8 Tips for sun protection in Hawaii

After seeing too many people spoil their Hawaii vacations by getting too much of our sun too fast, we asked well-respected Honolulu dermatologist Dr. Carla Nip-Sakamoto for her top 8 recommendations on protecting yourself from the sun. Here's what she said. 
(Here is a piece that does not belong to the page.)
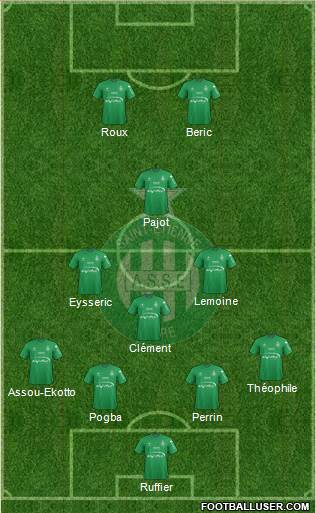 A.S. Saint-Etienne 4-3-1-2 football formation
  1. Use the proper sunscreen. Find one with a sun protection factor (SPF) of at least 30. “Ingredients to look for are zinc oxide (6 percent or more), titanium dioxide and avobenzone, with a stabilizing molecule such as helioplex.”  (Editor's note: If you're going swimming in the ocean, though, please be sure you're using reef-safe sunscreen to help protect our wildlife. Avoid sunscreens that contain the following: Oxybenzone, Butylparaben, Octinoxate, 4-Methylbenzylidine Camphor.)
     
  2. Put sunscreen on right. And don’t wait until you’re at the beach. “If you do that, you’re not allowing enough time to let the sunscreen bind to your skin cells.” Apply at least one ounce of sunscreen at least 30 minutes prior to outdoor activities. Reapply every two hours—more frequently if you’re swimming or sweating.
     
  3. Put enough on. A full ounce of sunscreen is recommended.
     
  4. Wear a hat with a three- to four-inch brim. Baseball caps only provide partial protection. “It won’t protect your neck and ears … common areas where skin cancer develops. Another place people forget about is the top of the feet. We’ve taken a fair number of cancers off of people’s feet.”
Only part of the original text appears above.